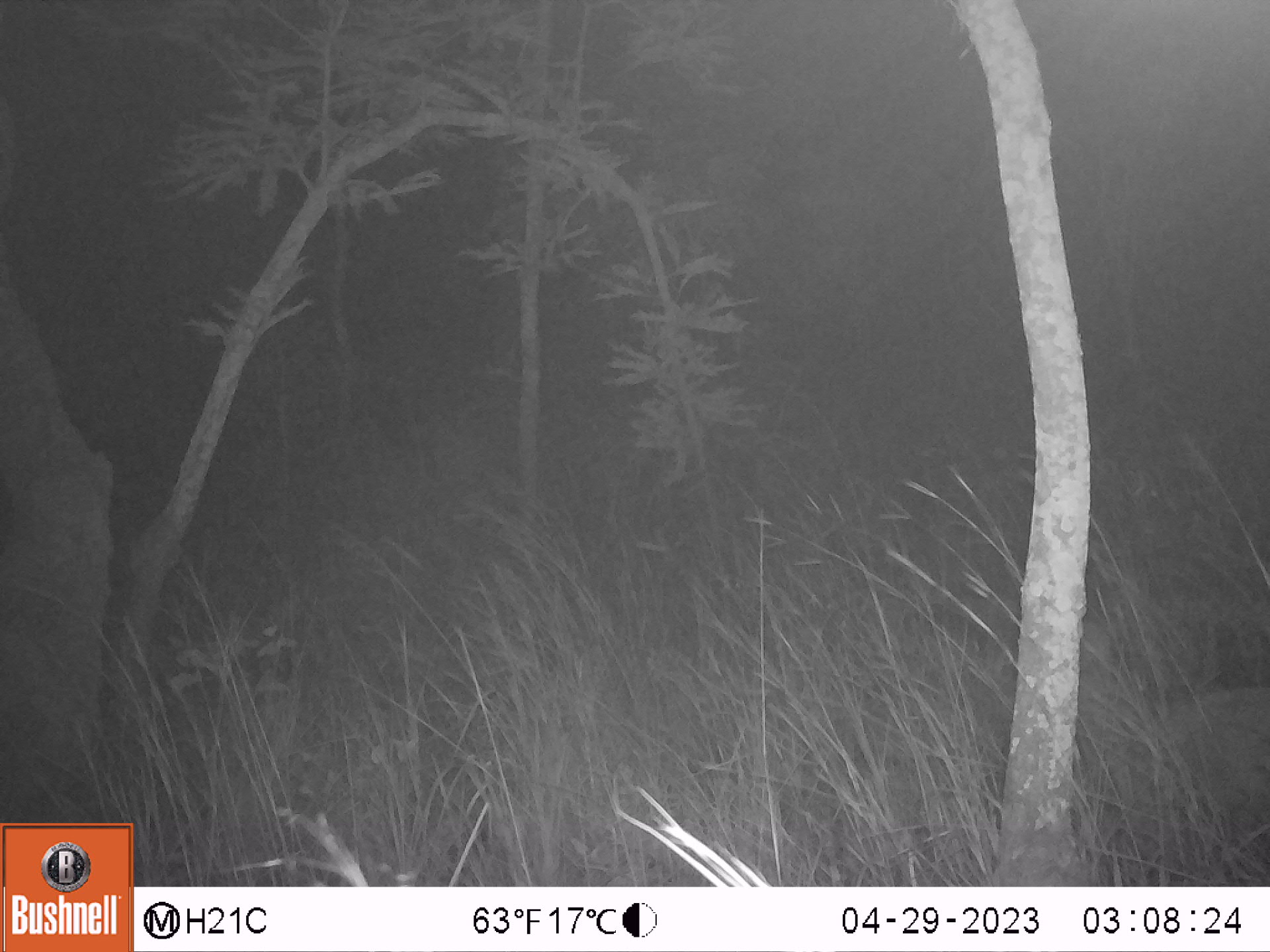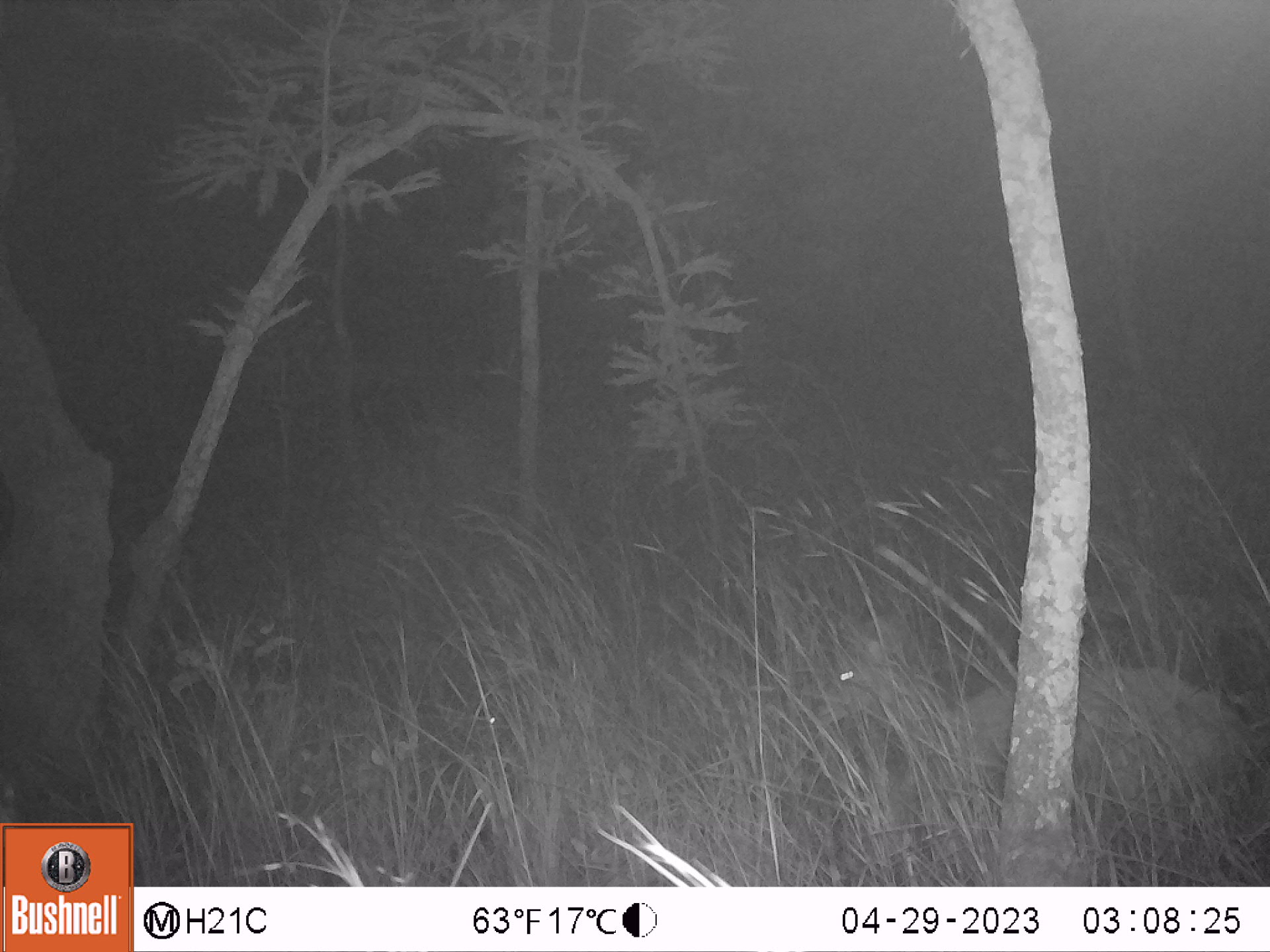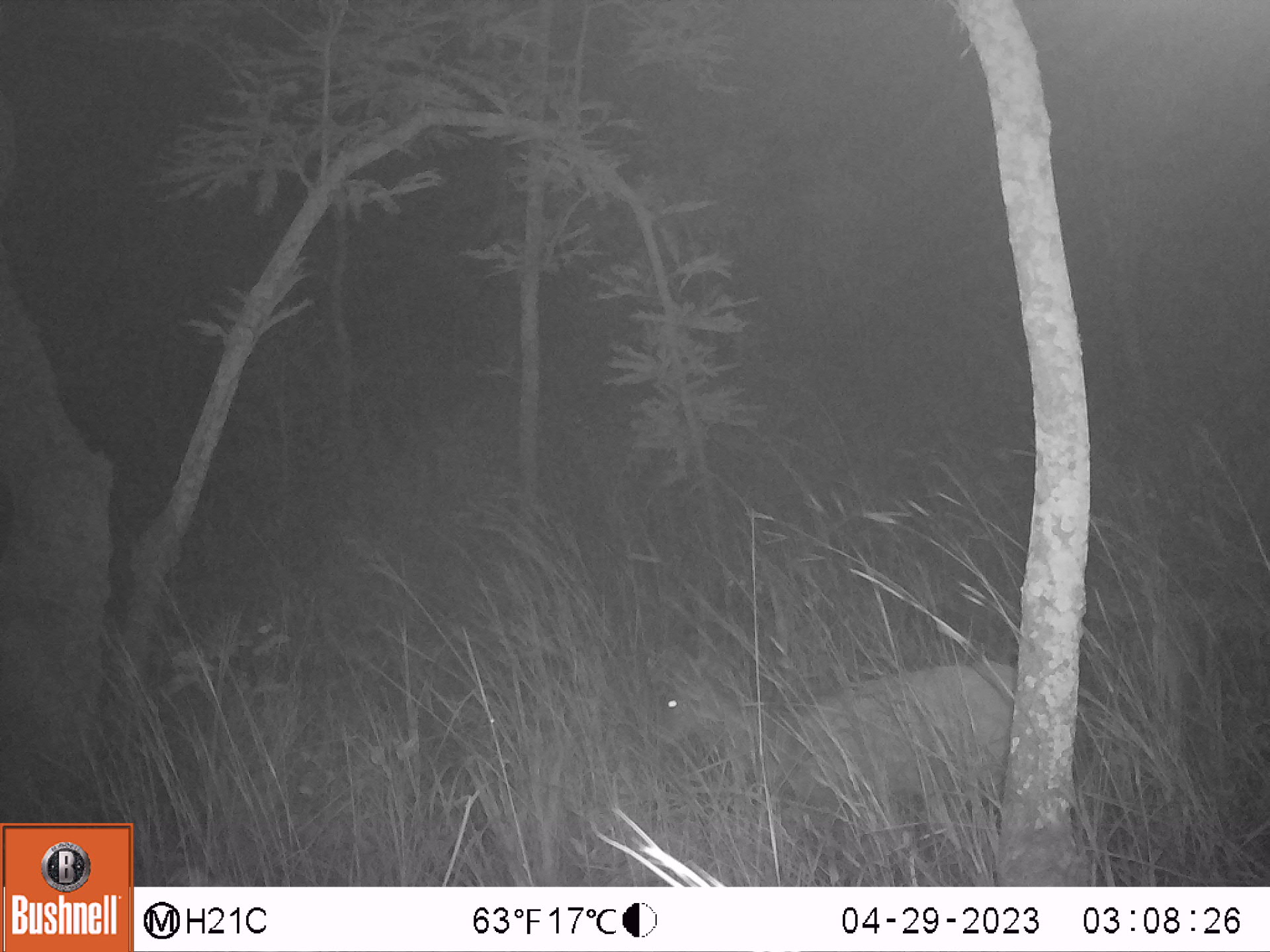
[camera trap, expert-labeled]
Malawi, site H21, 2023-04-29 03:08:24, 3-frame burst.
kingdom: Animalia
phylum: Chordata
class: Mammalia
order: Artiodactyla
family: Bovidae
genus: Redunca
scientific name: Redunca arundinum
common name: southern reedbuck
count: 1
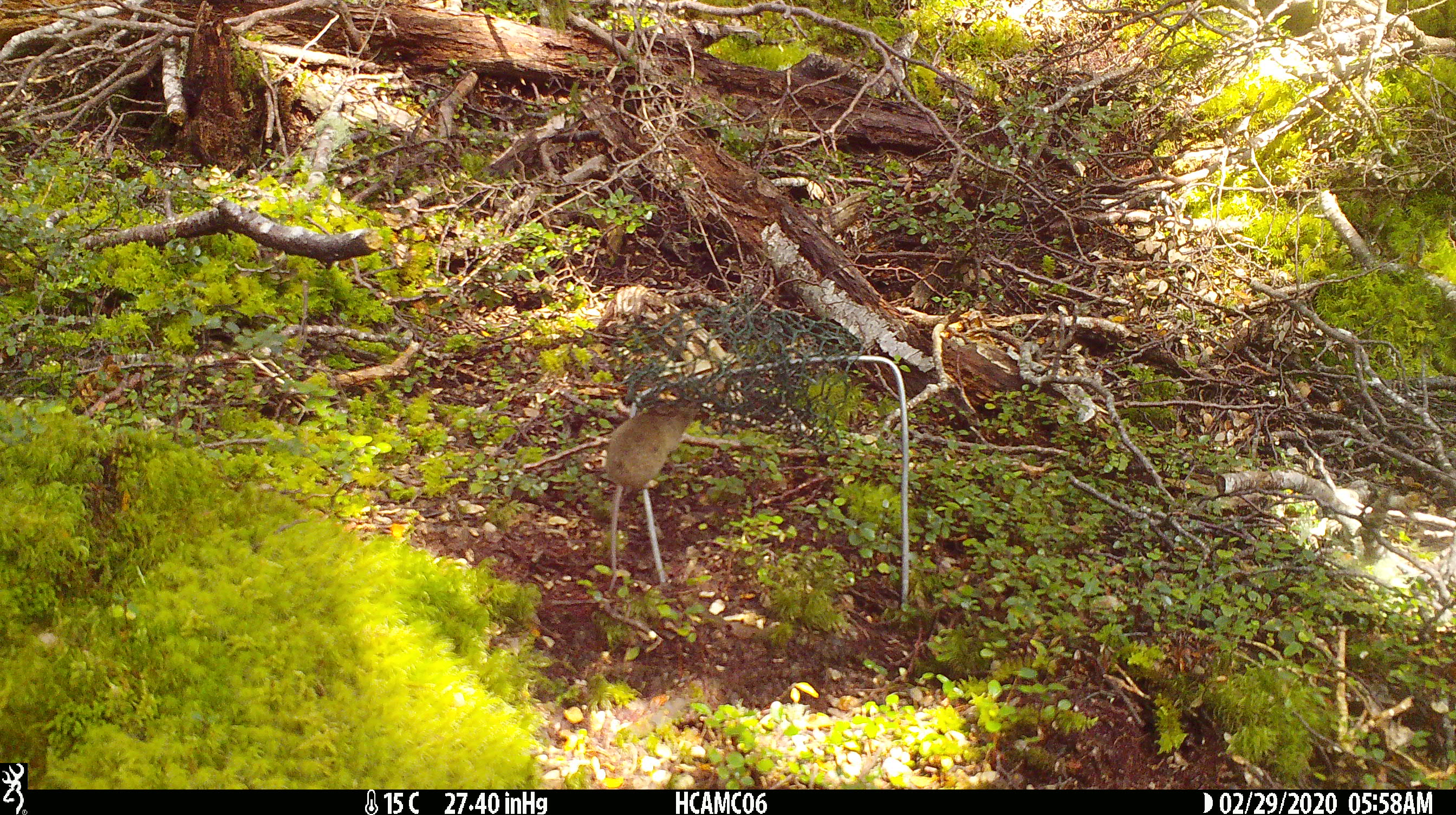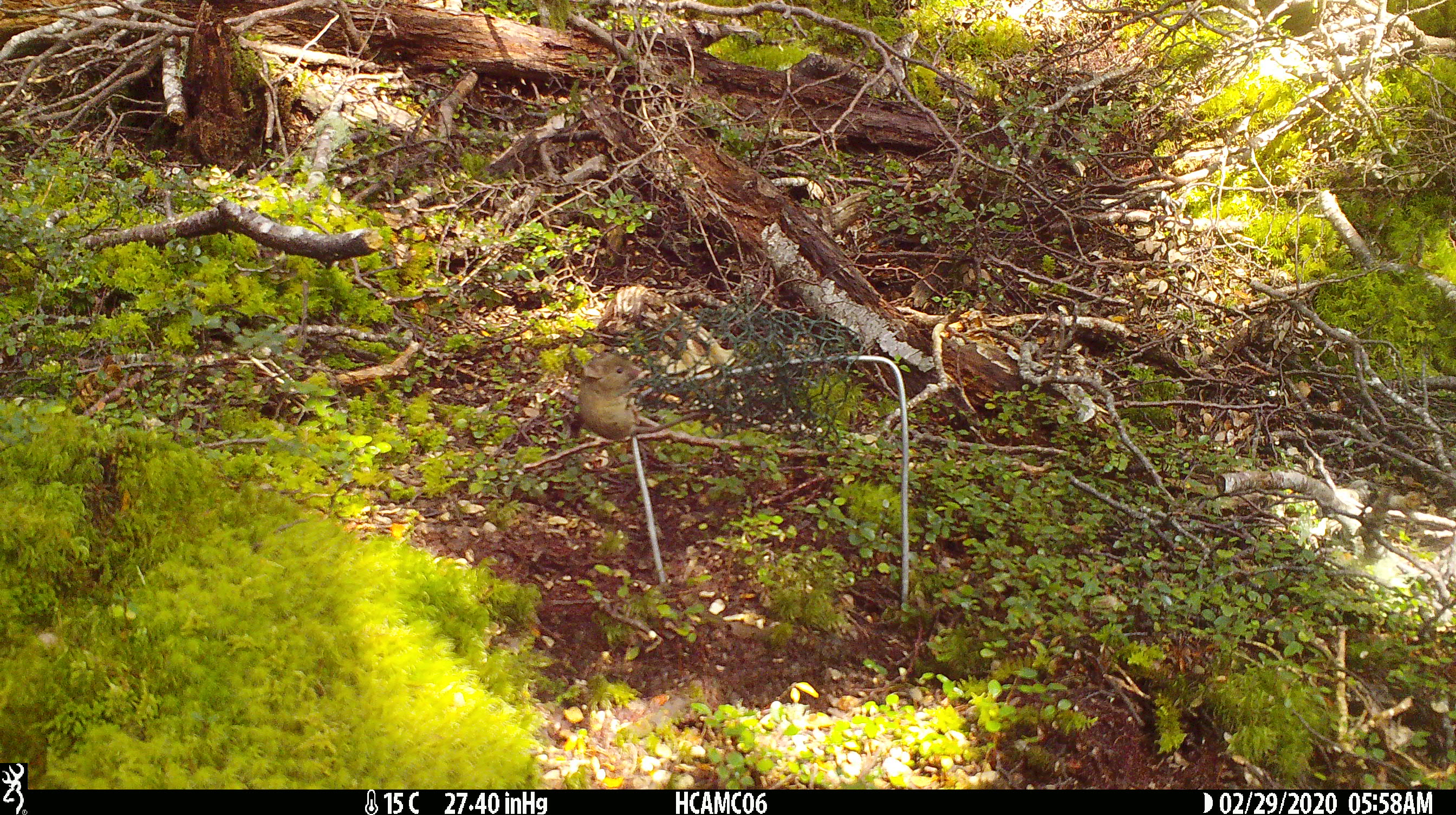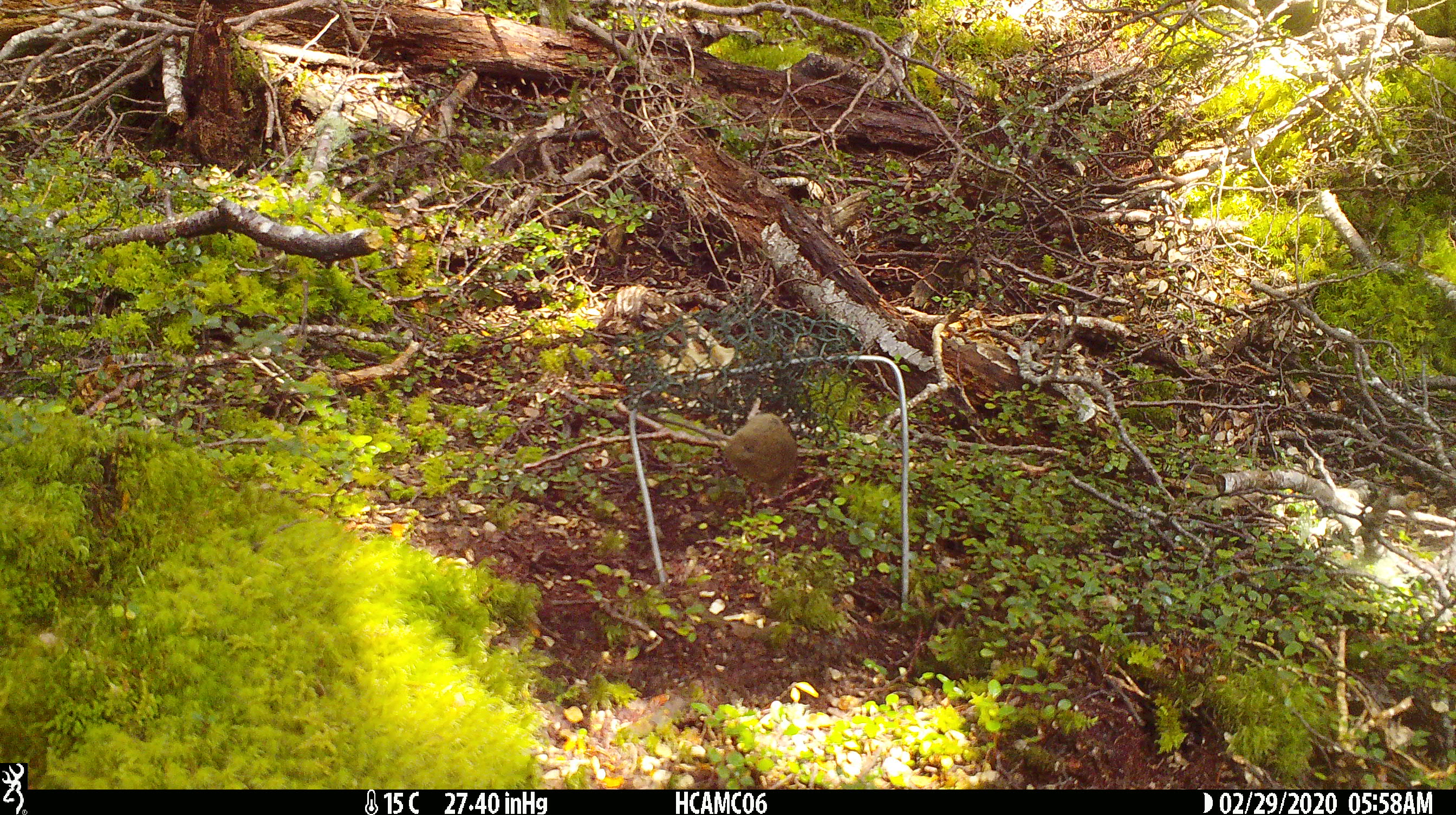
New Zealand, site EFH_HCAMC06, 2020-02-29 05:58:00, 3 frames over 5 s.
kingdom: Animalia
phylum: Chordata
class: Mammalia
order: Rodentia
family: Muridae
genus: Mus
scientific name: Mus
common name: mouse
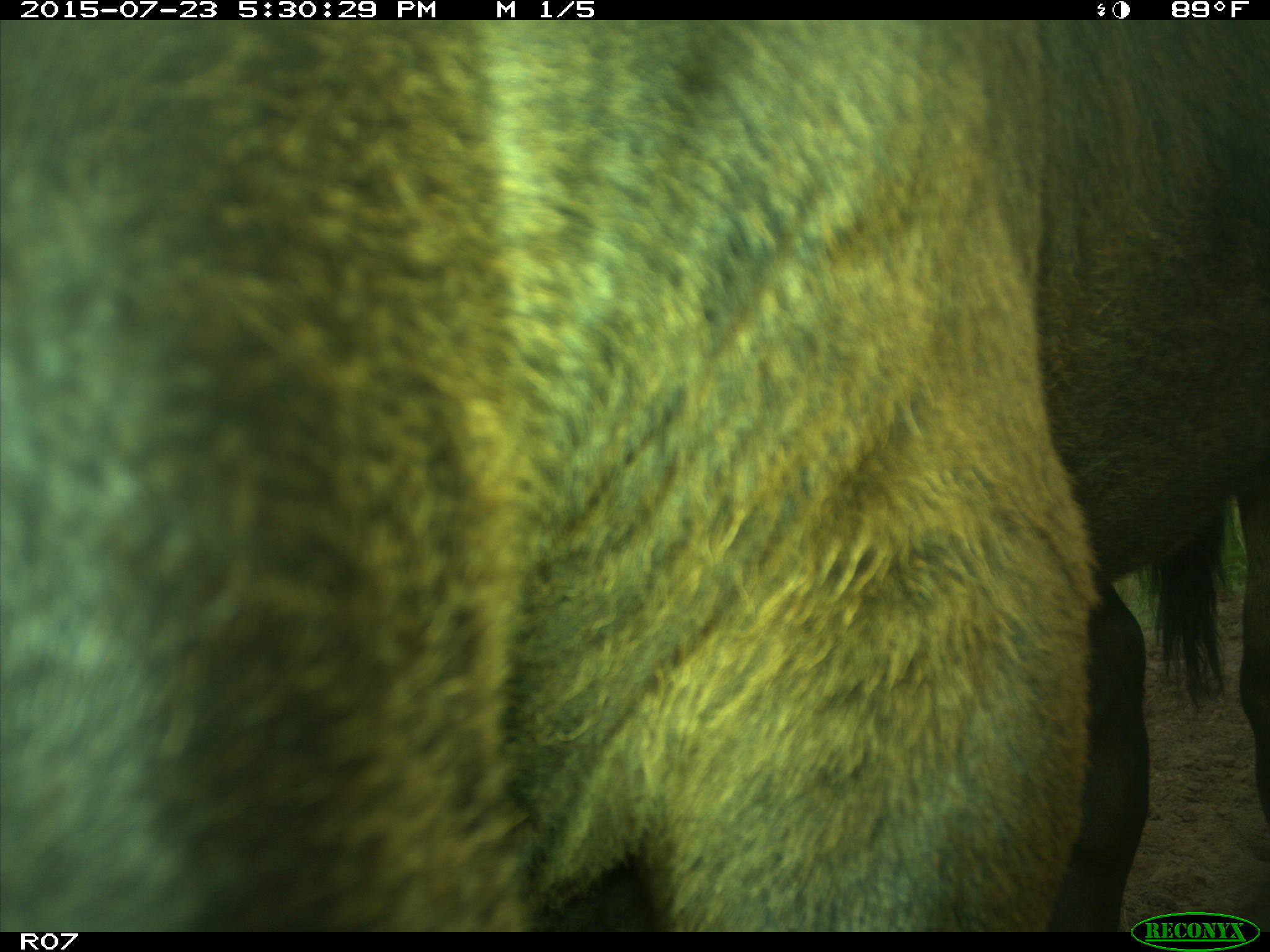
● ● ● ● ● ● ●
EXERCISE DETAILS:
Each line above that contains "name" must be copied out.

OUTPUT BELOW:
scientific name: Redunca arundinum
common name: southern reedbuck
scientific name: Mus
common name: mouse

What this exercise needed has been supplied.